家も仕事も失いましたが、一夜の恋で授かったお腹の子ごと若手社長に溺愛されています

 明莉の反応を見て、圭二はもはや、面白そうな表情にすらなった。

 目の前までやってきて、目を見つめる。

 その瞳も視線も薄暗くて、明莉はブラックホールに吸い込まれそうな嫌な感覚でいっぱいになった。

「お前の男、金をたっぷり持ってるんだろ。
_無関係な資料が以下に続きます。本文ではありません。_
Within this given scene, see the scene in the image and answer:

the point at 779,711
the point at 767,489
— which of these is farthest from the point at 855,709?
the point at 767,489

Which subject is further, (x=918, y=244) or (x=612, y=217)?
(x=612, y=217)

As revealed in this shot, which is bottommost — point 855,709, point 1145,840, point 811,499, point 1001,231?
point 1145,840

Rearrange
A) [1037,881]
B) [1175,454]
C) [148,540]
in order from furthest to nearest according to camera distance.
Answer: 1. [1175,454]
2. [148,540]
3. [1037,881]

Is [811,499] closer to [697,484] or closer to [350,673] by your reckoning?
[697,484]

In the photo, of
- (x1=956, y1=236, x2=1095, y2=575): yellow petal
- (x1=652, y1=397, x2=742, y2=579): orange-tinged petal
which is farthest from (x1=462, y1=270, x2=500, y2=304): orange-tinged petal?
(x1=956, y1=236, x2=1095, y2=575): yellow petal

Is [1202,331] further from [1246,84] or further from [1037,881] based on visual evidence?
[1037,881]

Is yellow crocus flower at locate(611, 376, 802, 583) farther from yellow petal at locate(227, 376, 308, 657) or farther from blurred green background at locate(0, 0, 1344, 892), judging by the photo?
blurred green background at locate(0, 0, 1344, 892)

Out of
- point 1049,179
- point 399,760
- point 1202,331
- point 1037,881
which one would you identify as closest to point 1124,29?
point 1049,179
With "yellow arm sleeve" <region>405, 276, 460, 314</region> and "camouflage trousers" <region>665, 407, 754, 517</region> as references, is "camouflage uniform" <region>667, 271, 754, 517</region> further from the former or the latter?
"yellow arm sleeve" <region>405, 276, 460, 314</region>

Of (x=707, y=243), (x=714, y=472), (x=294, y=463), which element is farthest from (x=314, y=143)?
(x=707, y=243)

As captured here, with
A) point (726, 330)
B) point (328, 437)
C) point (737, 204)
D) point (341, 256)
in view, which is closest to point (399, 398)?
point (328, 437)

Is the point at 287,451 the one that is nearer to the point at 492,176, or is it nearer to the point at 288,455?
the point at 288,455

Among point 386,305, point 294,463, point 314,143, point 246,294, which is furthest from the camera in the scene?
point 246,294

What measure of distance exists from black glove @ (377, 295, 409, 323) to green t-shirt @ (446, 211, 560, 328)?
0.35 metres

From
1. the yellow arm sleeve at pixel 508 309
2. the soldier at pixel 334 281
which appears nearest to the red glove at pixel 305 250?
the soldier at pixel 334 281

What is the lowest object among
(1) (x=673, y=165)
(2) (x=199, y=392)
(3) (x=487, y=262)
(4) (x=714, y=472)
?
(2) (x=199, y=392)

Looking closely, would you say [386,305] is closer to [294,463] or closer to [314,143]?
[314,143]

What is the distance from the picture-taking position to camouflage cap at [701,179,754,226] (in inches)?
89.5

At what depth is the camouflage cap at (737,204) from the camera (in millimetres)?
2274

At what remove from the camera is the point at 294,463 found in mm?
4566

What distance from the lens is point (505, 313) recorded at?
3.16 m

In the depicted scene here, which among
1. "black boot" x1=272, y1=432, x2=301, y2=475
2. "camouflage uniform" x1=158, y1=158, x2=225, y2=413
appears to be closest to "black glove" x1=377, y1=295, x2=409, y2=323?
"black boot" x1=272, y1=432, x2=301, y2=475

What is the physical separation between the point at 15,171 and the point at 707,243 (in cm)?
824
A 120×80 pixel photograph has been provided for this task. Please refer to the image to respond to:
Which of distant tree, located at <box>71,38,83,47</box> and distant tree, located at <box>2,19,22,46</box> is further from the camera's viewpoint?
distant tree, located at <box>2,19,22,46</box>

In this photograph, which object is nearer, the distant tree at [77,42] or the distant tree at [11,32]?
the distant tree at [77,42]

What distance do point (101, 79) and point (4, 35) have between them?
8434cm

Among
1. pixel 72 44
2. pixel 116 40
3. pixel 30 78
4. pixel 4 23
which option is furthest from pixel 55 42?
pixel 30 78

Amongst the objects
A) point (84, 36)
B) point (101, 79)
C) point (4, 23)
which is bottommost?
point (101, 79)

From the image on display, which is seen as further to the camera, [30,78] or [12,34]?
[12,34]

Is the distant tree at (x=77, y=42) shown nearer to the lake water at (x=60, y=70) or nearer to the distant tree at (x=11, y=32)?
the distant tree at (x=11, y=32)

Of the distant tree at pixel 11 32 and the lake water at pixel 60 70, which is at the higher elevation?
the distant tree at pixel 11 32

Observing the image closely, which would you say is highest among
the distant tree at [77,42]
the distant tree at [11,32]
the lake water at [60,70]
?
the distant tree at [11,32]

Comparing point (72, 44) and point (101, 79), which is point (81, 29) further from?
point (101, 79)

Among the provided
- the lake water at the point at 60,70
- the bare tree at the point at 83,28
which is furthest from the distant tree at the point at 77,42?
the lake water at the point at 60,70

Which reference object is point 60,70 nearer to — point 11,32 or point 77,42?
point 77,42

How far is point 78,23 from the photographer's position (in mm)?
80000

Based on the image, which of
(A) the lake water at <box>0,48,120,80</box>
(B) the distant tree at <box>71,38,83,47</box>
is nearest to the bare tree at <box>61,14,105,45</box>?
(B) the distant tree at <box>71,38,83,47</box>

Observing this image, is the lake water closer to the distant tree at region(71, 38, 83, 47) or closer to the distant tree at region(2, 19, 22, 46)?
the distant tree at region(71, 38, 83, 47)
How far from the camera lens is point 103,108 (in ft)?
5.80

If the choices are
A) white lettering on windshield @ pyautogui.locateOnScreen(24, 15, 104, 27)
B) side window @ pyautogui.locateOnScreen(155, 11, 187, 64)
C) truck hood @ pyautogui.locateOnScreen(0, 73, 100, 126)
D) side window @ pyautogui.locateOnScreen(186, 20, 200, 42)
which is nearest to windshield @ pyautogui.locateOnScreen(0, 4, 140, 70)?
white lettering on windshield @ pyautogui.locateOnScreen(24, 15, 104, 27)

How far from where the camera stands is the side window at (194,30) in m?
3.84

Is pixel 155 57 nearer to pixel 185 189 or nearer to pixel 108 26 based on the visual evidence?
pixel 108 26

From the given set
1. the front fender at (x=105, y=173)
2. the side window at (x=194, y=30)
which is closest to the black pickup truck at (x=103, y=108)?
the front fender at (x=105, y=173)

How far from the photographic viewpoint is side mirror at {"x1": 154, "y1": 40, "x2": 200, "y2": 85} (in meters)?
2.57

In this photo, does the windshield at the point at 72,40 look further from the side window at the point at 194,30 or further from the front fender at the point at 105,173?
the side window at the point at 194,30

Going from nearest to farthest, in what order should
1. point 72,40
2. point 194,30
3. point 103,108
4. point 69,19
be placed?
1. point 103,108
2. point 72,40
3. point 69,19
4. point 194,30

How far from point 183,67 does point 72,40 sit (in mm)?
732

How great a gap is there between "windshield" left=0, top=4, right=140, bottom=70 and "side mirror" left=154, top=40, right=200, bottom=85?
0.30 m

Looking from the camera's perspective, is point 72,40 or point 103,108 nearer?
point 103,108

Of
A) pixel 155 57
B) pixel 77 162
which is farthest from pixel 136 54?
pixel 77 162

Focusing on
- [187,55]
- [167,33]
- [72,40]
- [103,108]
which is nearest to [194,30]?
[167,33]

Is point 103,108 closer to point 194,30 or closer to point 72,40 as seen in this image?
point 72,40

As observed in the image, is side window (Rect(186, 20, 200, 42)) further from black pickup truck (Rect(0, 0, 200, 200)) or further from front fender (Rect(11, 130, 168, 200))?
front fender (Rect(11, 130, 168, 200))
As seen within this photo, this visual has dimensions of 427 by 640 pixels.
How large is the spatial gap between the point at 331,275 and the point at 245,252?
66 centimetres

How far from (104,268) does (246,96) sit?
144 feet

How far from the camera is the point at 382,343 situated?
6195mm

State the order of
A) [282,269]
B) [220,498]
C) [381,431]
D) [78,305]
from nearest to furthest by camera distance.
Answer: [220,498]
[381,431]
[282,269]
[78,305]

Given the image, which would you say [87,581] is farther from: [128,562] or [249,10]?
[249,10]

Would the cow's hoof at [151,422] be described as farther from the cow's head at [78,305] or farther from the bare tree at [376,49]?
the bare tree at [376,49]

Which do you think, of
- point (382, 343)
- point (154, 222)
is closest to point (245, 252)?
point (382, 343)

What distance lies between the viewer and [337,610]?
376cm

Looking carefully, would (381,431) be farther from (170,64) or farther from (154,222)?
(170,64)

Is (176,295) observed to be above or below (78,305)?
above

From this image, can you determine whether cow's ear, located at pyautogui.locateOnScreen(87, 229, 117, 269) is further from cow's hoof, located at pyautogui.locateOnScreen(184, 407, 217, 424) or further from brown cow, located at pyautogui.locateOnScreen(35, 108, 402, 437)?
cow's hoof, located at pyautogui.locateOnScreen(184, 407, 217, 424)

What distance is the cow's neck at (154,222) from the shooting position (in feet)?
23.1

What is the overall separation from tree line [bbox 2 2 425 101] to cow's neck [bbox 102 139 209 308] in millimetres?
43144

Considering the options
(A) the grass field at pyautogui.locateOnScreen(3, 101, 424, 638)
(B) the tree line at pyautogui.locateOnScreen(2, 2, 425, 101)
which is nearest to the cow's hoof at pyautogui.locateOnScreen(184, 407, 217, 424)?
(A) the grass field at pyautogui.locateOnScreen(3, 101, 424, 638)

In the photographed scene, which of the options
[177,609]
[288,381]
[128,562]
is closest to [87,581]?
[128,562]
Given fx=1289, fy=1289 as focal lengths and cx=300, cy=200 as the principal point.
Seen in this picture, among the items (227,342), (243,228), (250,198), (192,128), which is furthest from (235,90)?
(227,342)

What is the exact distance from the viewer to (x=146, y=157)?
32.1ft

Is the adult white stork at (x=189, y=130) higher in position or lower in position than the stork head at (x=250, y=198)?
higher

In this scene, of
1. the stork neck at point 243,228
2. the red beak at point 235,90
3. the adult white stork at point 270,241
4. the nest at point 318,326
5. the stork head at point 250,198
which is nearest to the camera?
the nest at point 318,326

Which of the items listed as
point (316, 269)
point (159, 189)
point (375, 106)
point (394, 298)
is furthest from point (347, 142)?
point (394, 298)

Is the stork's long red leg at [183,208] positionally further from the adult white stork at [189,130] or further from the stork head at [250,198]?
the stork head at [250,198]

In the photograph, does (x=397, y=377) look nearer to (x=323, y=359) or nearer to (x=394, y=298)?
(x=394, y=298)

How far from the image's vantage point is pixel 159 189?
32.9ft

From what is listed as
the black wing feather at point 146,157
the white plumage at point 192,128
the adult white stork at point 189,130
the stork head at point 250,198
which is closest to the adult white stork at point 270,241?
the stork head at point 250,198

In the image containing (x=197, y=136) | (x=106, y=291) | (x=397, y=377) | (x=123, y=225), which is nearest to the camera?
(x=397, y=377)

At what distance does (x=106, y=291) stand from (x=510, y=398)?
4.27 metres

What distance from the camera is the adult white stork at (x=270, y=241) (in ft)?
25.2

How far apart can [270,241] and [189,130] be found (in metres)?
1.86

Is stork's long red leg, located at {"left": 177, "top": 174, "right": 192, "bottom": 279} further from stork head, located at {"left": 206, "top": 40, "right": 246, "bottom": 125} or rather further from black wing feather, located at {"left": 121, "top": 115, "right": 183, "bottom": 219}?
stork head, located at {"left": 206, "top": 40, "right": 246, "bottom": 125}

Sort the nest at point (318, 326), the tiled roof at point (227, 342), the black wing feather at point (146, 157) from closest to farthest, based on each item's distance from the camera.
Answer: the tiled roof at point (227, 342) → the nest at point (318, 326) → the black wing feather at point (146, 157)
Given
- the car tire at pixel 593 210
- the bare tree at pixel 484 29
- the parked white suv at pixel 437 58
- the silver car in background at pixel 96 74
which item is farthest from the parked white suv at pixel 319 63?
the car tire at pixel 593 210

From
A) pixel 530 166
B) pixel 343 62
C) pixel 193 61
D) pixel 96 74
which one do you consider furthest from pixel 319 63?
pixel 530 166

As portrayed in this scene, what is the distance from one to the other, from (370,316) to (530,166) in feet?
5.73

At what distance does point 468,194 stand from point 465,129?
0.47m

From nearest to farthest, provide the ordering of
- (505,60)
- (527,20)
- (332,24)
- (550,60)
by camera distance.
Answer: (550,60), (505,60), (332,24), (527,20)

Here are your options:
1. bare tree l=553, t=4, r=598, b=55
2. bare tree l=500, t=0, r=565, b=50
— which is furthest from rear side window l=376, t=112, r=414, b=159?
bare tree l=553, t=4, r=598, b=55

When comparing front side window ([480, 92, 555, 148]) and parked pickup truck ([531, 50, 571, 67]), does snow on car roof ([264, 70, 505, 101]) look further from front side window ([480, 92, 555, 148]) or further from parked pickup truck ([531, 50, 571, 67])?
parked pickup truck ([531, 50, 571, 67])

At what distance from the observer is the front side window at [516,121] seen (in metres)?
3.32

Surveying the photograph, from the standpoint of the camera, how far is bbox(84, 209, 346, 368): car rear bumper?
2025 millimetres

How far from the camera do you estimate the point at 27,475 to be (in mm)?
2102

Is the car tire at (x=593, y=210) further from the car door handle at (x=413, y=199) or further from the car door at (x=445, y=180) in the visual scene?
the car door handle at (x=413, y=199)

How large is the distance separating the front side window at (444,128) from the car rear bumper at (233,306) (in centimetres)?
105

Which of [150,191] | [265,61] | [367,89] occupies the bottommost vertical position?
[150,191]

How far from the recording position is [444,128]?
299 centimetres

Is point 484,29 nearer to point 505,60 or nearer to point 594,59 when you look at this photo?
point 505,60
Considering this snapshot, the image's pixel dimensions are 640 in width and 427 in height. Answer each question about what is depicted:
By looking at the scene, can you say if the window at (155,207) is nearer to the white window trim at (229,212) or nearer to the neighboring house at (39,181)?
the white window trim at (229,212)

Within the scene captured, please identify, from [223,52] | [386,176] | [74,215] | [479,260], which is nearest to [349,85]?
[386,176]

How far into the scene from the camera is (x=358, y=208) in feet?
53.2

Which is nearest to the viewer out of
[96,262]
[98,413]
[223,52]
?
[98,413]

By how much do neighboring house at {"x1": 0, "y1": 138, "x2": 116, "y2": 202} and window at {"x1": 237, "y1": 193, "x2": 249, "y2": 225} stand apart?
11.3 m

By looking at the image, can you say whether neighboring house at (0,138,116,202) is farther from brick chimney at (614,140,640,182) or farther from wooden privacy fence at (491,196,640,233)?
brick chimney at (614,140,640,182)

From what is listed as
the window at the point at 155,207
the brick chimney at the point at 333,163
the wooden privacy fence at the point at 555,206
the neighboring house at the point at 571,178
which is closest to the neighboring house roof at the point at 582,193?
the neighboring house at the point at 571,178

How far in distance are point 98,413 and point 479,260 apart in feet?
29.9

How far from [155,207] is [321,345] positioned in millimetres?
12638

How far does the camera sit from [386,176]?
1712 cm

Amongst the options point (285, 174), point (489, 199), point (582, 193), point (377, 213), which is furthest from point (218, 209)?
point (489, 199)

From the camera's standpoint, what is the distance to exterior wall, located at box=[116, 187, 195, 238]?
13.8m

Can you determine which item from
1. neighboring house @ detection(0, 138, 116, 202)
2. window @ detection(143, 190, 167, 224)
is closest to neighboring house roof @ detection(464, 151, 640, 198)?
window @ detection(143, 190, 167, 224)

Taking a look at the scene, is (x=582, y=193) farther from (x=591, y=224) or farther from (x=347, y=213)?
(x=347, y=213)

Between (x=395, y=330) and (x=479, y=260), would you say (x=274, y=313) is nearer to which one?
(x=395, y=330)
俺はお前と七年近く付き合ってきたよな? そのよしみでちょっと融通してくれよ」

 明莉は目を見開いた。

 嫌な感じで、どくんっと心臓が跳ねる。

 信じられない気持ちだった。

 仮にも……彼の言葉通り、七年近い交際をした相手から、今、こんなふうに脅されるなんて。

 言葉自体にも、彼から発されているのにも、両方からショックを受けた。

 さすがになにも言葉なんて出てこない。

 恐怖とショックで、喉は詰まったようになっている。

「あるいはー……、あの男と別れて、俺とやり直せよ。もちろん上手く言って、あの男から慰謝料でもなんでも巻き上げてこいよな」

 なのに圭二の酷い言葉は続く。